On the one hand, there is Sober World, with a sober dad or mum at its centre. This world seems, at least on the surface, to be like everyone else’s: dinners get put on the table, washing and ironing gets done, homework gets checked and bills get paid. It’s great while it lasts but there is a fragility and unreality to this world because it can be shattered by the popping of a cork or the squeaking of a screw-top. Children with alcoholic parents are intimately familiar with the signals that mean their life is on the turn. They are forever vigilant and their peripheral vision is constantly scanning their domestic horizon for signs of trouble.
Enter, stage-left, the scary monster world of the drunken parent. This is no make-believe horror movie, but a day on day, night on night, real-time narrative of anxiety and fear. There are no heroes, only drunken villains who shout, lurch, scream, kick, collapse, punch, lament, accuse, abuse, delude, deny and forget.
This is the Land of Lack. The lack of breakfast because there is no cereal or milk; the lack of dinner money because it all got spent on booze; the lack of friends because your pals can't be brought back for tea or for a sleepover (just in case). The lack of safety and sanity. The lack of proper, consistent love.
On the flip side, there is an abundance of anxiety, shame, confusion and guilt for the child of an alcoholic parent. And oodles of role-reversal where the child becomes an under-sized adult, and the drunk adult becomes an over-sized, dangerous baby. This is an unnatural world in which the child cooks, cleans, manages finances, changes nappies, reassures, soothes and tells the parent the monsters are not really there (they're just imagining them). It is hell for the child, with nobody to tell, nobody to rescue them, no escape. Instead, these children must tie their hearts and minds in knots, straddle two realities and, like swans paddling crazily under the surface, glide along as if everything in their world is going swimmingly.

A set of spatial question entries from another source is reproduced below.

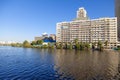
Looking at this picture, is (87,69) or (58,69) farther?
(87,69)

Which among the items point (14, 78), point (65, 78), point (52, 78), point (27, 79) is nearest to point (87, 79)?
point (65, 78)

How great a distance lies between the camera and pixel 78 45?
656ft

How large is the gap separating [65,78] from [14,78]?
11.6m

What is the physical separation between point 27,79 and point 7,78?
15.4ft

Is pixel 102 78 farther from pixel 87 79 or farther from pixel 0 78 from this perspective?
pixel 0 78

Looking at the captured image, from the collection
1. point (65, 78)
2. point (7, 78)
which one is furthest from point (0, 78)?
point (65, 78)

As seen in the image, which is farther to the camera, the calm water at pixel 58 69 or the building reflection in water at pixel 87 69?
the building reflection in water at pixel 87 69

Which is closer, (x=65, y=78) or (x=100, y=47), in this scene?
(x=65, y=78)

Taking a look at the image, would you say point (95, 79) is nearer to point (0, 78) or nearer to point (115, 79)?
point (115, 79)

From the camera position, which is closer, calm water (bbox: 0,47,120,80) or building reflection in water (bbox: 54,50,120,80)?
calm water (bbox: 0,47,120,80)

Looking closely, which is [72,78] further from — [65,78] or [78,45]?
[78,45]

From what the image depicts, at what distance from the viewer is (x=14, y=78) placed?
36594mm

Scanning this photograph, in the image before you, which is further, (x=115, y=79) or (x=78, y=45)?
(x=78, y=45)

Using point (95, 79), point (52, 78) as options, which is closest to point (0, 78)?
point (52, 78)
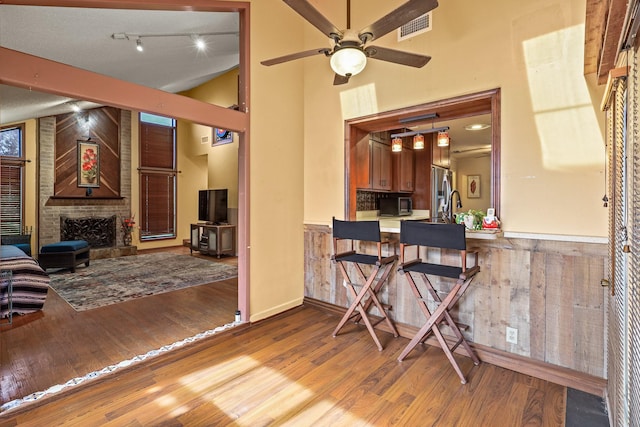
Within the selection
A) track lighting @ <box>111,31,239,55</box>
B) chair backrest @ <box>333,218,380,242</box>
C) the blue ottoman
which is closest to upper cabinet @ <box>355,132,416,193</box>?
chair backrest @ <box>333,218,380,242</box>

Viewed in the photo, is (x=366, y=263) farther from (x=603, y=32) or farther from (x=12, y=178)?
(x=12, y=178)

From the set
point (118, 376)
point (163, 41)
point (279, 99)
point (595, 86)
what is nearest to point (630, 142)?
point (595, 86)

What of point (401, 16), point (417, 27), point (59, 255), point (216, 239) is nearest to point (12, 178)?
point (59, 255)

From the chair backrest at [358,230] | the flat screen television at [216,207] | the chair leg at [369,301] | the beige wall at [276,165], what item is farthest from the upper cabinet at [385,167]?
the flat screen television at [216,207]

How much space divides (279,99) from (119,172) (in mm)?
5696

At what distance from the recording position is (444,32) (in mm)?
2619

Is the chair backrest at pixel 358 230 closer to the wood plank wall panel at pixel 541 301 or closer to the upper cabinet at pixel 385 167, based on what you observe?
the wood plank wall panel at pixel 541 301

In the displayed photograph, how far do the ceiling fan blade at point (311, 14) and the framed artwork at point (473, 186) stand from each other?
738 centimetres

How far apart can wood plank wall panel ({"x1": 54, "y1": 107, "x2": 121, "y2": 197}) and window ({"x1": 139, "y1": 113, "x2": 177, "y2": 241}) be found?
59cm

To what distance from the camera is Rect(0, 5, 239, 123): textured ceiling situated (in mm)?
2621

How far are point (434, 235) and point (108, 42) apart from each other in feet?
12.6

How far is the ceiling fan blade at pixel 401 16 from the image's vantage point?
154 centimetres

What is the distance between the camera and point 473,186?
8.12 meters

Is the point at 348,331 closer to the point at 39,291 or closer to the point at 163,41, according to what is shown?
the point at 39,291
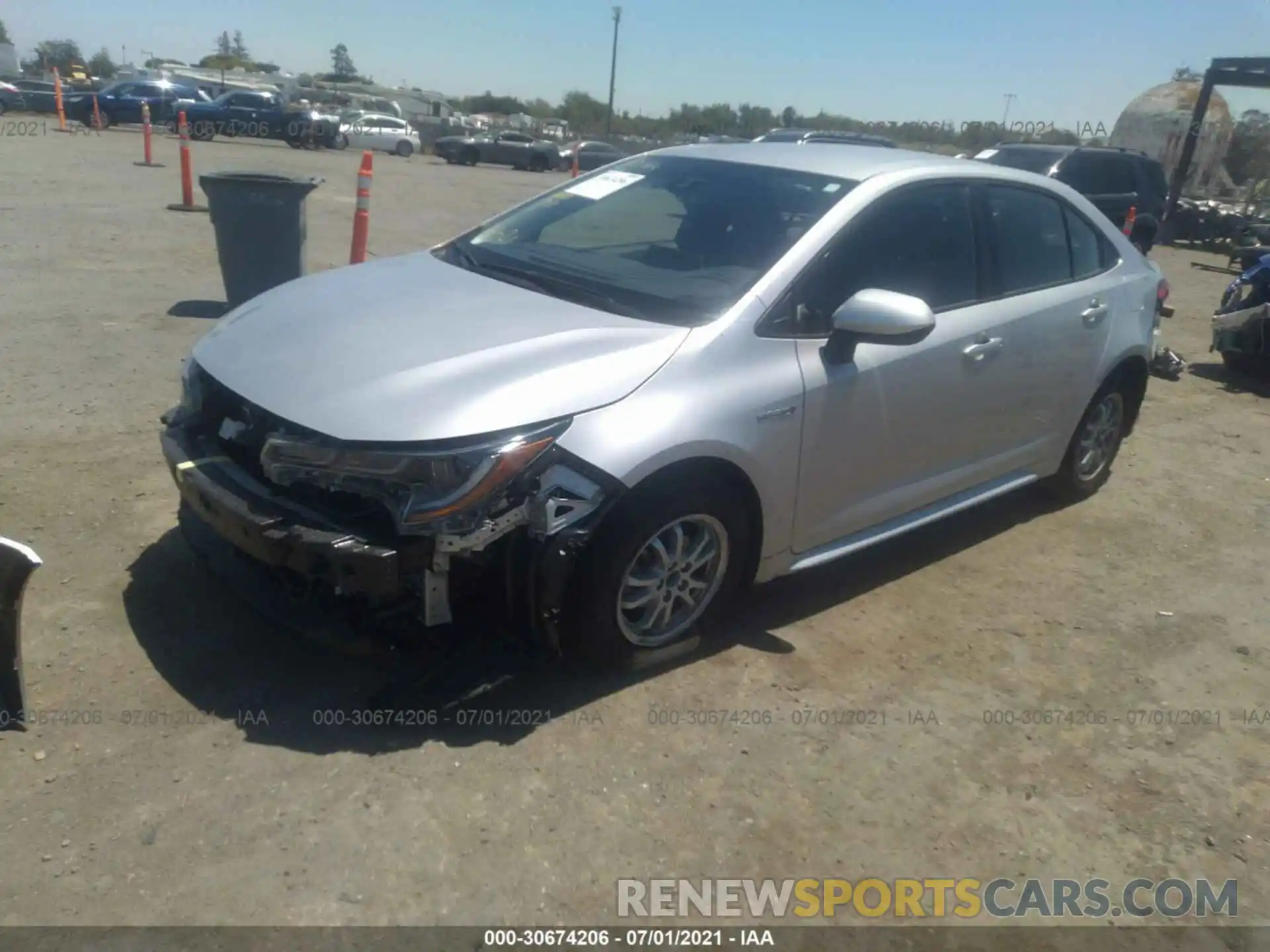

Children are hard-wired to love and adore their parents and will try to protect them at all costs – even when their parents abuse them. Children need to be helped to understand that they are not to blame if their mum or dad drinks too much. To do this, we need to detox from our denial of the real and lifelong harm caused to families by alcohol abuse.
We cannot turn our backs on helpless and innocent children. If we do, we risk an ongoing legacy of alcoholism and its related problems cascading from one generation to the next.